--- Start ---

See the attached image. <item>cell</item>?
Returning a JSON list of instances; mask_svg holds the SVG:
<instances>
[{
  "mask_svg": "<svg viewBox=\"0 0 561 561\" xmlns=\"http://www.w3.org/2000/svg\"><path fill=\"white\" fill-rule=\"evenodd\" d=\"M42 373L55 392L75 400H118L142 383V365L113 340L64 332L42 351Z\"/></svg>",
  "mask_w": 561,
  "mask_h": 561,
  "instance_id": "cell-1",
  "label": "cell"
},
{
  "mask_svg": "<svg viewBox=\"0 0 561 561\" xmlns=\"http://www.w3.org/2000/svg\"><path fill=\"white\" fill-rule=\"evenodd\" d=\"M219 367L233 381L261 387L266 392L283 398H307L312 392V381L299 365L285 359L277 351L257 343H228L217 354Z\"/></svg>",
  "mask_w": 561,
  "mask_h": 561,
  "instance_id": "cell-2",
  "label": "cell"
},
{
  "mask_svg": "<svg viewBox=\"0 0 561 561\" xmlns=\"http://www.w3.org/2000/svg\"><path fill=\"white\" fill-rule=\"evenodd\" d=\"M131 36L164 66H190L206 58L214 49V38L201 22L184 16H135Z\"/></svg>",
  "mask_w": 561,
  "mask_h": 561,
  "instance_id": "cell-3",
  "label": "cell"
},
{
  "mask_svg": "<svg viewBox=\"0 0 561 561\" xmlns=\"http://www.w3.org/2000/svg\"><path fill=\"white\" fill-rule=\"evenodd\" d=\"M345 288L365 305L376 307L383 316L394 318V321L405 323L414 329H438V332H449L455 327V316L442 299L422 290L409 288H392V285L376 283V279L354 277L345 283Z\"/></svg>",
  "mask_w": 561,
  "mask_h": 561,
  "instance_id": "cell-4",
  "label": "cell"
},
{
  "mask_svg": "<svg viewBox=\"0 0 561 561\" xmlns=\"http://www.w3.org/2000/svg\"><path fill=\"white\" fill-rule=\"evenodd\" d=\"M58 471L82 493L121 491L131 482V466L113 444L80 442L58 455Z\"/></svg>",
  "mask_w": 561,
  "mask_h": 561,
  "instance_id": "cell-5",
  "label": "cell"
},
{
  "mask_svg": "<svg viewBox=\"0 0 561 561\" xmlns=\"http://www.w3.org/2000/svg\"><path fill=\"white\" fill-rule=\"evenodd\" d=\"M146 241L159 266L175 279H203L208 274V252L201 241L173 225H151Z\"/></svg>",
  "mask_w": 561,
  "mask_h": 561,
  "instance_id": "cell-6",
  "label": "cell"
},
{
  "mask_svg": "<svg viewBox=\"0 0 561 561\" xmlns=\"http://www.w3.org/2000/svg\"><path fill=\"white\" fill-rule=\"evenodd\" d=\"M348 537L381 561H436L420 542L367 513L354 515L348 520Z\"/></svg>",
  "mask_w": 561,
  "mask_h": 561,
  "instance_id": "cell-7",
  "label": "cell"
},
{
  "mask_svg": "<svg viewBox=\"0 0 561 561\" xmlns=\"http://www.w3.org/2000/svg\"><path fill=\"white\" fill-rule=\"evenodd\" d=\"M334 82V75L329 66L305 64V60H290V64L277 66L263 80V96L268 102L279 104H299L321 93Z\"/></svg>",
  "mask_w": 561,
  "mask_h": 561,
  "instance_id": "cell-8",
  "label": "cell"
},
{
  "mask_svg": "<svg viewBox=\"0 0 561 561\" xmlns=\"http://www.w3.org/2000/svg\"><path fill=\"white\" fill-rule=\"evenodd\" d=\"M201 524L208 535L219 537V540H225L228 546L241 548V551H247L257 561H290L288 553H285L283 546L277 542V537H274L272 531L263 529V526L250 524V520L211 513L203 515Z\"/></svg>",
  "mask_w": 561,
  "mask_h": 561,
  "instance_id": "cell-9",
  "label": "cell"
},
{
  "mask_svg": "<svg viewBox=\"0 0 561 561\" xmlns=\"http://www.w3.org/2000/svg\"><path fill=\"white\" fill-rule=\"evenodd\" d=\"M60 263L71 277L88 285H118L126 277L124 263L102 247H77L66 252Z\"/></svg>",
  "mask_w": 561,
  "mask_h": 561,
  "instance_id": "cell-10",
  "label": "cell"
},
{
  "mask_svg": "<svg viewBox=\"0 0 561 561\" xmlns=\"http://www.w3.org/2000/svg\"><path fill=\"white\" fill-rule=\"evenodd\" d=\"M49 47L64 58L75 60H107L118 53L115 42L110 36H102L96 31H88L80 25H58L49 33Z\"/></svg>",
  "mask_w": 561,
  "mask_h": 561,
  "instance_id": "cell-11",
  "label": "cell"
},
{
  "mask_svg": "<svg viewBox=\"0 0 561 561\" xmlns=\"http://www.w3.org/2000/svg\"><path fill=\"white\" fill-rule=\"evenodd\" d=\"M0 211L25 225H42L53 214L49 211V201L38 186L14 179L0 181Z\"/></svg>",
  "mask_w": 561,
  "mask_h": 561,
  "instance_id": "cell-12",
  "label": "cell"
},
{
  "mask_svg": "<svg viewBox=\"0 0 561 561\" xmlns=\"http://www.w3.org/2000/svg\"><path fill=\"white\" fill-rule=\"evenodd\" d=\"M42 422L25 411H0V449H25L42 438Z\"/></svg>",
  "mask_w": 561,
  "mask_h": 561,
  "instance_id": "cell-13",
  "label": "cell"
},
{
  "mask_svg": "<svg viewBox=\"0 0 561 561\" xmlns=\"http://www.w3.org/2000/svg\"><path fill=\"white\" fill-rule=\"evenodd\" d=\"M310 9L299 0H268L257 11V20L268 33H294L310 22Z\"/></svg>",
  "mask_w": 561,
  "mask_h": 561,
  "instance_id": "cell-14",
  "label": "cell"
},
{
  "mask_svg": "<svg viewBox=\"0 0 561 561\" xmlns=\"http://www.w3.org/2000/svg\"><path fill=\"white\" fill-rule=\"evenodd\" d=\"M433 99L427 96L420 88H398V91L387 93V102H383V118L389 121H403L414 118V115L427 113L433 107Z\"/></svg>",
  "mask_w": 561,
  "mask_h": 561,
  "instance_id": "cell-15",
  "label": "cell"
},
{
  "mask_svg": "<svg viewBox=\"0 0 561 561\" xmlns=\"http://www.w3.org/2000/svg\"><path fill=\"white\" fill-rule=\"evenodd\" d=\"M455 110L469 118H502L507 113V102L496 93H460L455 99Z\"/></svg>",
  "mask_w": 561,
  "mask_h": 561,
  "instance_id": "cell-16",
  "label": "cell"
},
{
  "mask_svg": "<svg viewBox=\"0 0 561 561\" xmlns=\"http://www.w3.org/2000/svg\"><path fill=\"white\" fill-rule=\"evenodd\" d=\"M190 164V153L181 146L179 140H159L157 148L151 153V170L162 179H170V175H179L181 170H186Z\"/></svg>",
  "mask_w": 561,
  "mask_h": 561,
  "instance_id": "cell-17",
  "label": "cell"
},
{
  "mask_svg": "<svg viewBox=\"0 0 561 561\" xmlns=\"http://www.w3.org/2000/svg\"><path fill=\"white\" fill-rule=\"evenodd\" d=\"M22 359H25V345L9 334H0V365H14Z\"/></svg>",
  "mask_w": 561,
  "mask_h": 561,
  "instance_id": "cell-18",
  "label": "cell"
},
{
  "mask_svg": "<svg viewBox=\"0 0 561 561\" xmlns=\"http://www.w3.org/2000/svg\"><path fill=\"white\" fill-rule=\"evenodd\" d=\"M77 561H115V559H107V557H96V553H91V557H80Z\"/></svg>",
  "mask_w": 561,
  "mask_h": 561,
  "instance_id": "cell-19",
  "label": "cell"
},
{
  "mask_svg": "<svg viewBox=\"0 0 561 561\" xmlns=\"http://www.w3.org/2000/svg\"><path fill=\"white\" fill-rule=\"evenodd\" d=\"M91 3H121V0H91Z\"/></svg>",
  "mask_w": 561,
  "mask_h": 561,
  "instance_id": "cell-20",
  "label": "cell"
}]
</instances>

--- End ---

- _Your goal_:
Copy the items word for word, starting at the very beginning and ending with the line that contains "373L55 392L75 400H118L142", including that line.

- _The result_:
See the attached image. <item>cell</item>?
Returning a JSON list of instances; mask_svg holds the SVG:
<instances>
[{
  "mask_svg": "<svg viewBox=\"0 0 561 561\" xmlns=\"http://www.w3.org/2000/svg\"><path fill=\"white\" fill-rule=\"evenodd\" d=\"M42 373L55 392L75 400H118L142 383V365L113 340L64 332L42 351Z\"/></svg>",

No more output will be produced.